A ransomware attack last week left an Albuquerque-area jail without access to its camera feeds and rendered automatic door mechanisms inoperable. As a result, inmates were confined to their cells, while technicians struggled to bring systems back online.
As first reported by the Albuquerque Journal, visitor access to the Metropolitan Detention Center was completely suspended while the jail was locked. All of the prison’s internet services were also taken offline, leaving staff unable to search inmate files.
Due to the lack of camera coverage, all inmates at the facility were taken into custody from the morning of January 5. In addition, according to an emergency notice filed by the county, the incident tracking database containing all reports of fighting, use of force and allegations of sexual assault was not available and is believed to be corrupt. by attack.
“By the early morning hours of January 5, 2022, the MDC’s automatic door mechanisms were inoperable, meaning staff had to use keys to manually open the doors to the facilities,” County attorney Taylor Rahn wrote in a report. court opinion related to confinement. “One of the most worrying impacts of the cyberattack is that MDC is unable to access the facility’s cameras. As of the evening of January 5, there was no access to cameras in the establishment.
The detention center was just a point of impact in a larger ransomware attack that hit Bernalillo County, the most populous county in New Mexico, on January 5. County employees were unable to access any local government databases and all public offices were temporarily closed. A press release dated January 10 said the county office seat was still only partially reopened.
The unexpected lockdown put the jail in potential violation of the terms of a settlement in a trial over detention conditions, forcing Bernalillo County to file an emergency notice in federal court. A 1995 trial settlement agreement required county jails to adopt new protocols in response to broader complaints about overcrowding and other conditions, including a guarantee that inmates have regular access to phones and other communication devices.

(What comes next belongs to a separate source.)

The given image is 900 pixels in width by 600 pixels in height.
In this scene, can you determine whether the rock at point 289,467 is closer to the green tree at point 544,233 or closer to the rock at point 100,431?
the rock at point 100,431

But the total failure of the prison’s internal computer network could force the establishment to violate this agreement.
“[L]the fact of not spending time in cells can have an impact on the ability of detainees to access phones and tablets ”, indicates the emergency file. In addition, depending on the duration of the impact of the attack, the county defendant may not be able to collect the data required by the settlement agreement.
Reached by phone, Rahn’s office said she was not immediately available for comment. Emails and voicemail messages sent to officials in Bernalillo County had not been answered at the time of going to press.
Ransomware is increasingly seen as one of the primary threats facing private businesses and government institutions in the United States. Last year, the Department of Justice created the Ransomware and Digital Extortion Task Force to coordinate information sharing between divisions of the Department of Justice and with outside agencies, signaling a new approach to tackle the problem. Nonetheless, reports from the US Treasure estimate that ransomware payments for 2021 will still exceed all previous records.